Mahn has made it a point to be accessible to his constituents.
“She had her name and phone number in the phone book,” her husband said. “I don’t think you’ll find too many officials like that. Even when everyone had cell phones, she didn’t eliminate the phone from the house. She said, “I want people to be able to find me.”
Mahn met her husband at a wallyball game, and the two were married in 1989.
“She was campaigning, and we didn’t want to try to get Beth Burch elected when nobody knew who she was,” Burch said. “So she kept her name.”
Mahn was an athlete, enjoying water skiing, swimming, volleyball and more.
“And she was extremely good at golf,” Burch said. “There would be these four-man scramble tournaments, and everyone wanted her on their team.”
She struck up an instant rapport with Burch’s two young daughters, and the couple soon welcomed another daughter.
“She was a much better mother than I was a father,” he joked. “She was the soothing voice. And she was really encouraging the girls, wanting them to try different things.
Burch started a sports and novelty business in the early 2000s, and the couple enjoyed attending sporting events and celebrations in the area.
“She would model for me, because she was really beautiful,” Burch said. “She liked to party and made friends easily. She really helped the business, and we had a blast with it.
The couple loved to travel, especially spontaneous trips.

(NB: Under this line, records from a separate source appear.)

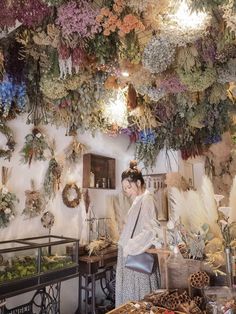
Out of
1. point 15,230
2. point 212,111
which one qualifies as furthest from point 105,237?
point 212,111

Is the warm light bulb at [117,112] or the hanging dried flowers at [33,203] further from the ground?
the warm light bulb at [117,112]

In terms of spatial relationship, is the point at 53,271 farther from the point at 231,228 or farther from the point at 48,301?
the point at 231,228

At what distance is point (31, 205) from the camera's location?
3.48 m

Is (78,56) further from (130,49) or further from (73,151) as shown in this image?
(73,151)

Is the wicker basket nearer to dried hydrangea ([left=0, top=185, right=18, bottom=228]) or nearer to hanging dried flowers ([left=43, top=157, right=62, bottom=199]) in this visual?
dried hydrangea ([left=0, top=185, right=18, bottom=228])

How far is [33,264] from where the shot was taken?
2912mm

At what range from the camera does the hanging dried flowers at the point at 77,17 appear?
1.80 meters

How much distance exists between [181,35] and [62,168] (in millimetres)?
2552

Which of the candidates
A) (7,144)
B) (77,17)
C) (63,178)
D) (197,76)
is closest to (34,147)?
(7,144)

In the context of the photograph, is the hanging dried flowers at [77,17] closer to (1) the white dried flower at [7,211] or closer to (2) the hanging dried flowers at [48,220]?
(1) the white dried flower at [7,211]

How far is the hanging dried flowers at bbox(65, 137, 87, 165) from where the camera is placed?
4.09 metres

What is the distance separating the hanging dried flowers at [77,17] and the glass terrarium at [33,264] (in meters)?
1.98

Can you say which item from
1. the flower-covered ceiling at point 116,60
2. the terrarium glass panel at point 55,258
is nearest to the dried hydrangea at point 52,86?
the flower-covered ceiling at point 116,60

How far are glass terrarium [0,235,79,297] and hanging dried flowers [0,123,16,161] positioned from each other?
950 millimetres
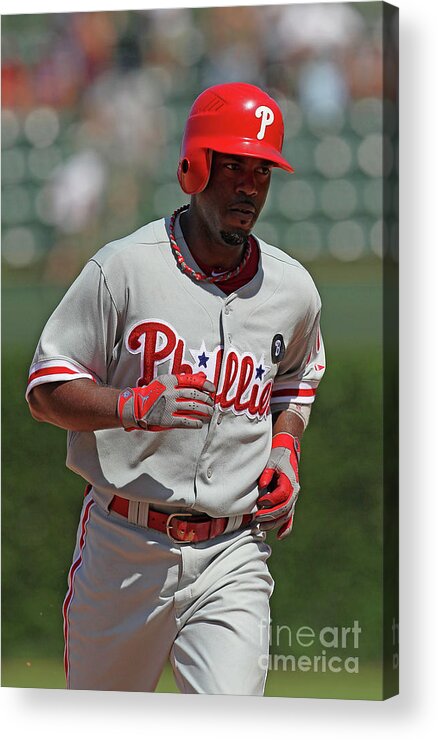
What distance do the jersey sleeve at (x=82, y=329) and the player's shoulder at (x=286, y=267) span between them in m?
0.59

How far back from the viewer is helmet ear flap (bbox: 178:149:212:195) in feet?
17.2

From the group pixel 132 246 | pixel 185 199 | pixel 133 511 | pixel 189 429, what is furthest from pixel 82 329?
pixel 185 199

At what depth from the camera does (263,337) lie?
533 centimetres

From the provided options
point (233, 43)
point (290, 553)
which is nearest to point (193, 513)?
point (290, 553)

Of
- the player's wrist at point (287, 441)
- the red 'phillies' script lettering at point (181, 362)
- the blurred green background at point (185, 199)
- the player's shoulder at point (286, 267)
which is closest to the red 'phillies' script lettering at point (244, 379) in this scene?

“We were talking at 4 o’clock in the afternoon about wanting to have donuts and by 5 o’clock we were on our way to New Orleans,” Burch said. “That’s what I liked; you didn’t have to plan six months; it was just “Let’s go”, no reservations anywhere.
Mahn didn’t always need to leave the area to relax.
“We added a deck to our house, and when she came home from work, that was her escape zone,” Burch said. “It let her relax, and I know how much it meant to her.”
Mahn was diagnosed with ALS in 2019.
“The doctor came and asked us 20 questions, and we said ‘yes’ to about 19 of them,” Burch said. “The doctor said, very prosaically, ‘You have ALS and that’s what we’re going to do for you.'”
The disease is characterized by periods when symptoms do not progress, then a sudden worsening.
“Some of her sets were long, some were short. She went from walking around to needing help with everything,” Burch said. about, we had someone to help us in. She was proud and she didn’t want anyone – even her daughters – to see how bad her body was.
Mahn died at home surrounded by his family.
“I didn’t want to let go,” Burch said, his voice choking with emotion. “But everyone said it was time.”
Burch said his wife is known for her caring and compassionate nature.
“She was everything that I’m not – that’s probably why we worked so well together,” he said. “She cared about everyone, not selfish at all. His needs always came last.
“We just had a great life together.”
“Life Story,” published Saturdays on the Leader Publications website, focuses on an individual’s impact on their community.